Любовница французского лейтенанта 29 страница. И хотя он добросовестно засвидетельствовал почтение «колыбели свободы», посетив фаней-холл,[332]ему пришлось столкнуться и с некоторой холодностью




И хотя он добросовестно засвидетельствовал почтение «колыбели свободы», посетив Фаней-холл,[332]ему пришлось столкнуться и с некоторой холодностью, чтобы не сказать враждебностью: Британии не могли простить той двойственной позиции, которую она заняла в недавней войне между Севером и Югом,[333]и среди американцев бытовал стереотип Джона Буля,[334]столь же карикатурно-упрощенный, как дядя Сэм.[335]Но Чарльз явно не укладывался в рамки этого стереотипа: он открыто заявлял, что Войну за независимость считает справедливой, он восхищался Бостоном как передовым центром американской науки, антирабовладельческого движения — и прочая, и прочая. Колкости насчет чаепитий и красных мундиров[336]он сносил с невозмутимой улыбкой — и изо всех сил старался не выказывать высокомерия.

Две особенности Нового Света пленили его больше других: во-первых, восхитительная новизна природы — новые растения, деревья, птицы и вдобавок — это он обнаружил, когда переправился через реку, носившую его имя,[337]и посетил Гарвард — дивные новые окаменелости. Во-вторых, ему понравились сами американцы. Правда, на первых порах его немного коробило их недостаточно тонкое чувство юмора; раза два ему даже пришлось испытать конфуз, когда его шутливые замечания принимались за чистую монету. Но все это с лихвой искупалось той открытостью, прямотой в обращении, трогательной любознательностью, щедрым гостеприимством, с которыми он сталкивался повсюду; у американской наивности был очаровательно свежий вид, особенно радующий глаз после нарумяненных щек европейской культуры. Лицо Америки довольно скоро приобрело для Чарльза ярко выраженные женские черты. В те дни молодые американки отличались гораздо большей свободой в обращении, чем их европейские современницы: движение за женское равноправие по ту сторону Атлантики насчитывало уже два десятка лет. Их уверенность в себе Чарльз нашел чрезвычайно симпатичной.
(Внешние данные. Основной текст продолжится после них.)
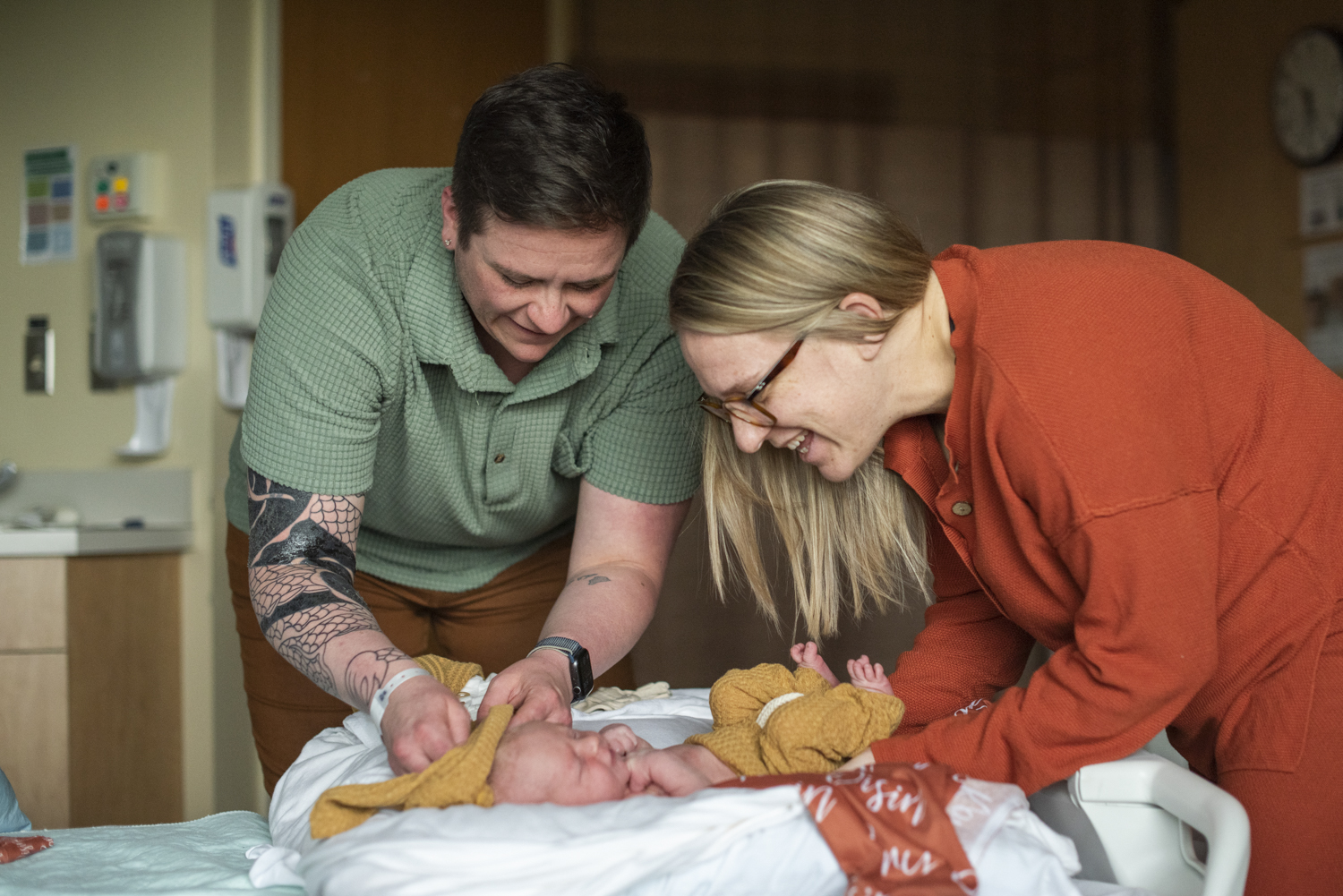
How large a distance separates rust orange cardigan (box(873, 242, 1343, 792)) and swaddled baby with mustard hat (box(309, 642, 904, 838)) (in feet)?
0.29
Симпатия оказалась взаимной, поскольку среди бостонских жителей — или по крайней мере жительниц — Лондон еще сохранял непререкаемый авторитет по части светского общения. В таких обстоятельствах было легче легкого потерять голову, но Чарльза безотлучно преследовала память о позорном документе, который вынудил его подписать мистер Фримен. Эта память неумолимо, как злой дух, вставала между ним и любым невинным девичьим лицом; лишь одно-единственное лицо на свете могло бы даровать ему прощение.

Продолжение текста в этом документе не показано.